BFM Business

Bruxelles refuse que le coronavirus soit "un prétexte" pour revoir les règles de la concurrence en Europe

La Commissaire européenne à la Concurrence, Margrethe Vestager.

La Commissaire européenne à la Concurrence, Margrethe Vestager. - ARIS OIKONOMOU / AFP

Margrethe Vestager, la vice-présidente exécutive de la Commission européenne a clairement balayé un assouplissement des règles concurrentielles dans l'UE pourtant réclamé par de nombreux Etats membres dont la France.

"J'ai entendu des appels pour que la Commission européenne adopte une approche plus laxiste (...) Les règles n'ont pas changé: c'est très important que la crise ne serve pas de prétexte pour approuver des fusions qui nuiraient aux consommateurs, à l'innovation".

C'est donc un message assez clair qu'a envoyé ce mardi la vice-présidente exécutive de la Commission européenne Margrethe Vestager aux partisans, notamment la France et l'Allemagne, d'un assouplissement des très sévères règles du jeu concurrentiel en Europe.

Lors d'une audition devant des parlementaires français, elle ainsi a mis en garde contre des projets de fusion d'entreprises élaborés dans l'urgence notamment pour protéger des groupes européens d'opérations hostiles de rachat.

"On ne doit pas être naïf"

"Il est encore plus vital que jamais de défendre des règles de concurrence équitable sur notre marché commun. Car nous avons besoin d'un marché unique pour récupérer rapidement et fortement", a-t-elle encore déclaré.

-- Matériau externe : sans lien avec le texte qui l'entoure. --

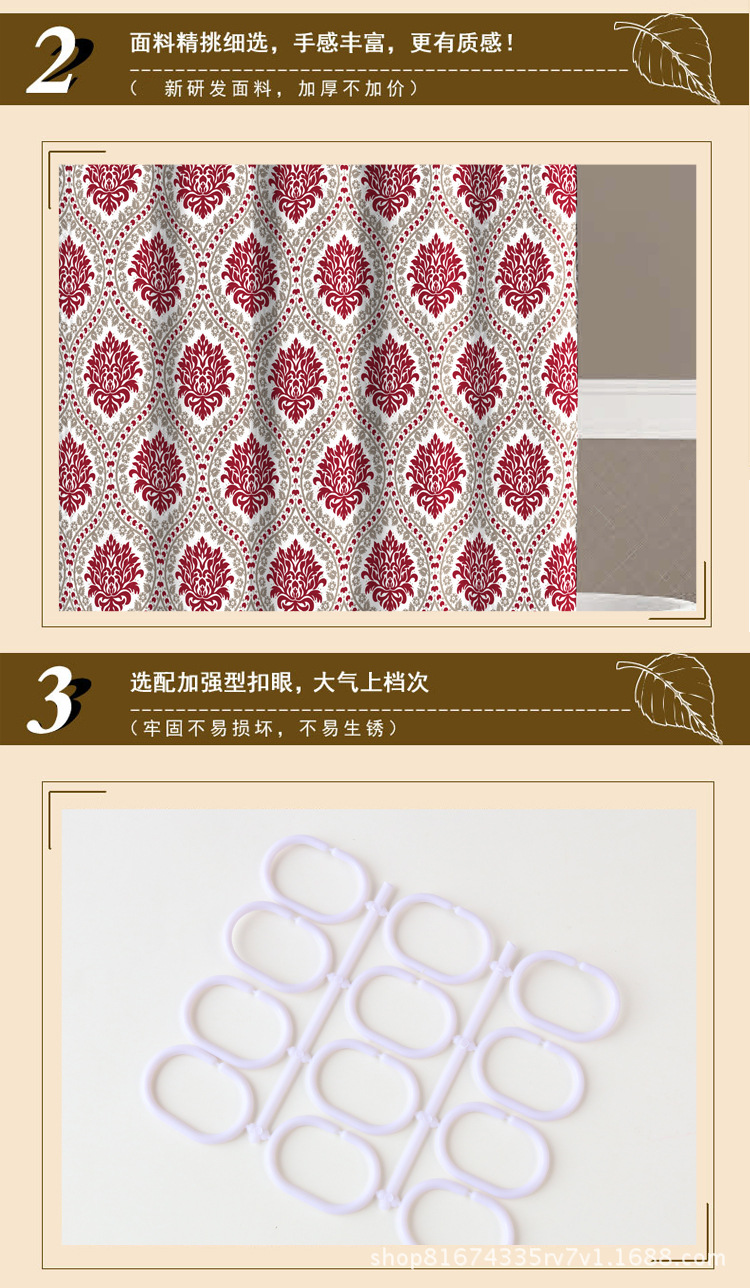 2

面料精挑细选，手感丰富，更有质感！

（ 新研发面料，加厚不加价）

3

选配加强型扣眼，大气上档次

（牢固不易损坏，不易生锈）

shop81674335rv7v1.1688.com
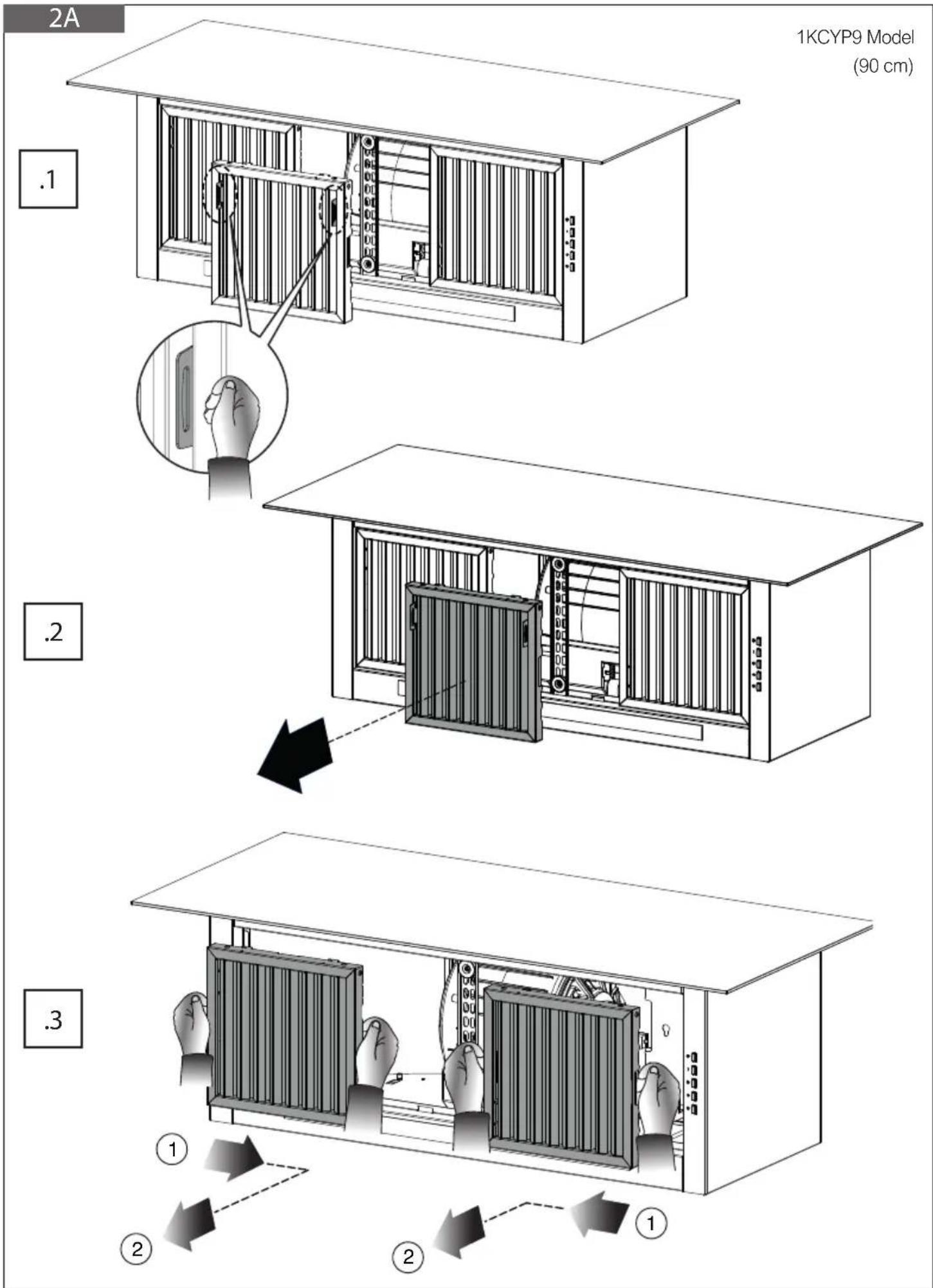 2A

1KCYP9 Model
(90 cm)

.1

.2

.3

1

2

2

1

Tout en concédant: "On ne doit pas être naïf cependant, il en va aussi de la stature géopolitique de l'Europe". Ainsi, un livre blanc, qui sera présenté mercredi, proposera des mesures de contrôle des subventions des Etats non-européens et des distorsions qu'elles génèrent.

Pour autant, il faut rappeler que les appels à un assouplissement des règles concurrentielles ne datent pas d'hier. La France a ainsi critiqué le rejet par la Commission du rapprochement des activités ferroviaires d'Alstom et de l'allemand Siemens en février 2019. Bruno Le Maire, ministre de l'Economie avait alors parlé d'"erreur économique".

Paris et Berlin à la manoeuvre

Et en février dernier, les ministres de l'Economie de la France, de l'Allemagne, de l'Italie et de la Pologne avaient écrit à Margrethe Vestager afin d'assouplir dès cette année les règles encadrant les fusions.

On pouvait y lire que "la nature de la concurrence a changé" et que "les entreprises européennes doivent (…) faire face à des entreprises étrangères bénéficiant parfois d'aides d'Etat substantielles et de marchés domestiques protégés". Et d'appeler à une "modernisation" des règles sur les concentrations, "pour assurer une juste concurrence et introduire plus de flexibilité". Visiblement, il faudra encore patienter.